#### Work to complete:
Nothing but the lines below from the one holding "Experienced Marine Outboard Mechanic" up to and including the one holding "Vespa scooter, Bologna, Emilia" should be copied, exactly and without pictures.

(Material shown Opens)

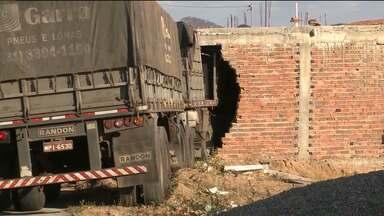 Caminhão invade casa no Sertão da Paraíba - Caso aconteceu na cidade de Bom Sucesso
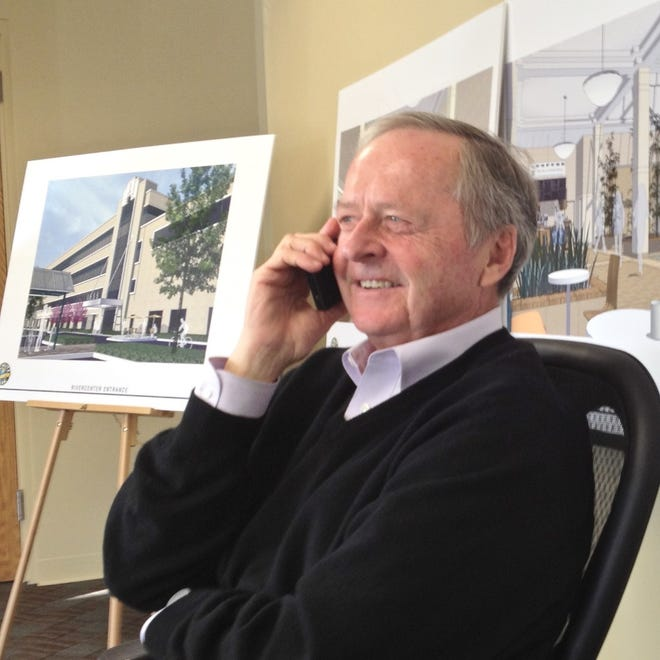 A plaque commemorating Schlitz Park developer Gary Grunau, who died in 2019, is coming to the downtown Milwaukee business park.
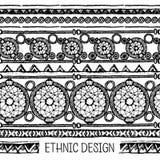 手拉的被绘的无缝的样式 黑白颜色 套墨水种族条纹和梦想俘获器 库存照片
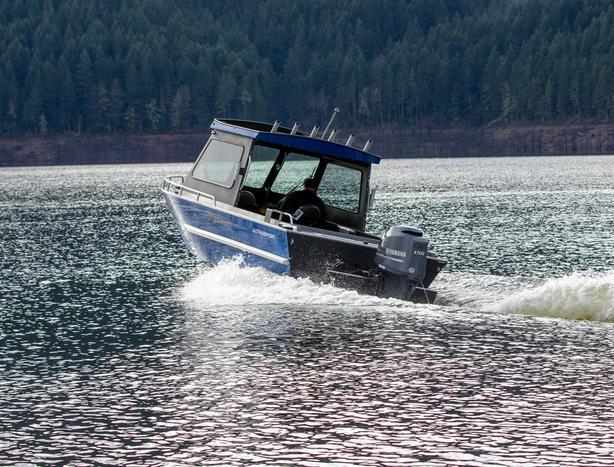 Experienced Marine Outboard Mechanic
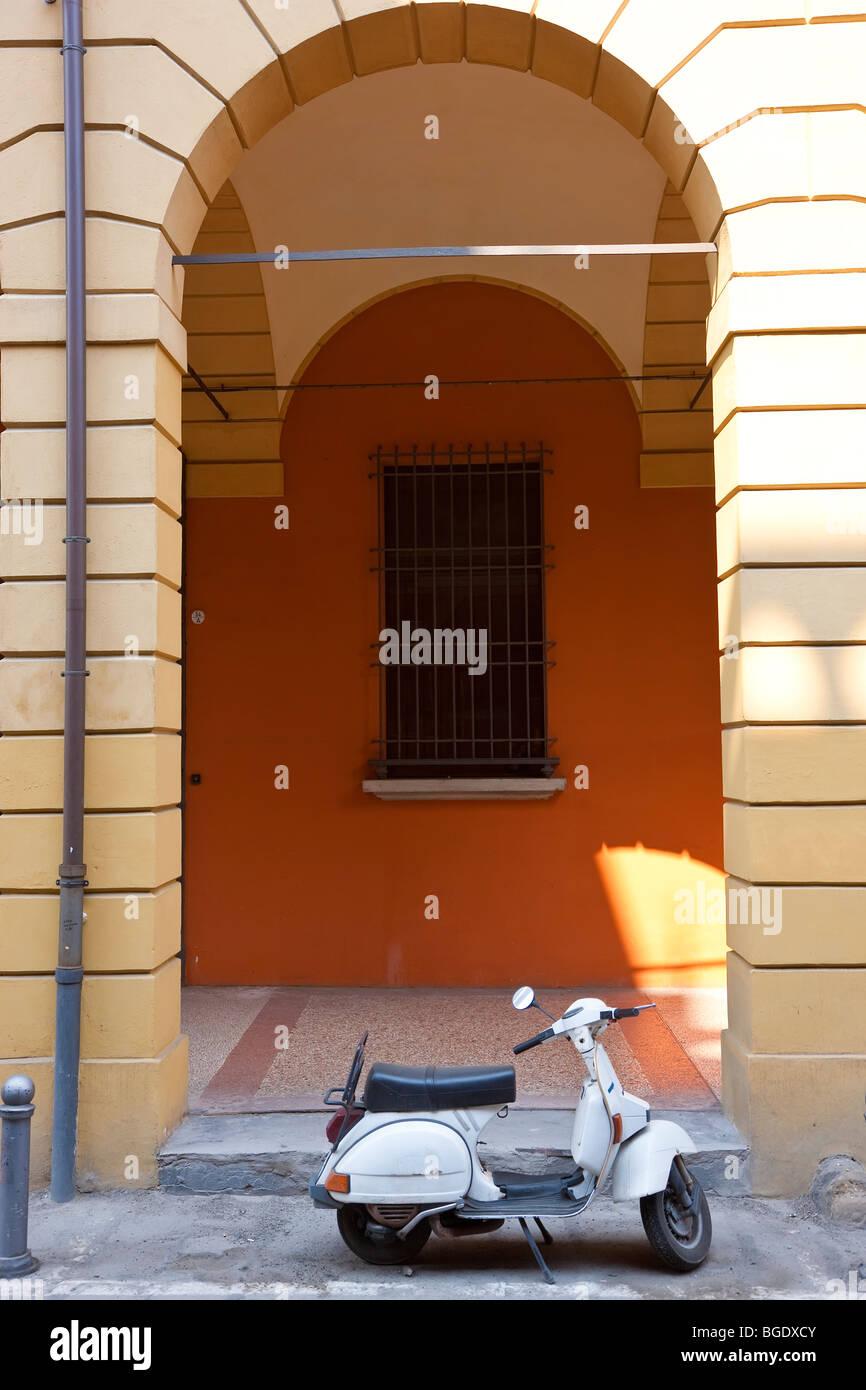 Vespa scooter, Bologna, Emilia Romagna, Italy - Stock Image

(Material shown Closes)
(Material shown Opens)

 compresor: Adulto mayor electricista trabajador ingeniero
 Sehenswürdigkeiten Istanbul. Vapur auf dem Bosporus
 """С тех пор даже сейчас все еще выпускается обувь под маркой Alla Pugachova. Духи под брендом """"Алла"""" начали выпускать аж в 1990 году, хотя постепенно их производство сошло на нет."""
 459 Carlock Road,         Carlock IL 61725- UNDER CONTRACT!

(Material shown Closes)

#### Completed task:
 Experienced Marine Outboard Mechanic
 Vespa scooter, Bologna, Emilia Romagna, Italy - Stock Image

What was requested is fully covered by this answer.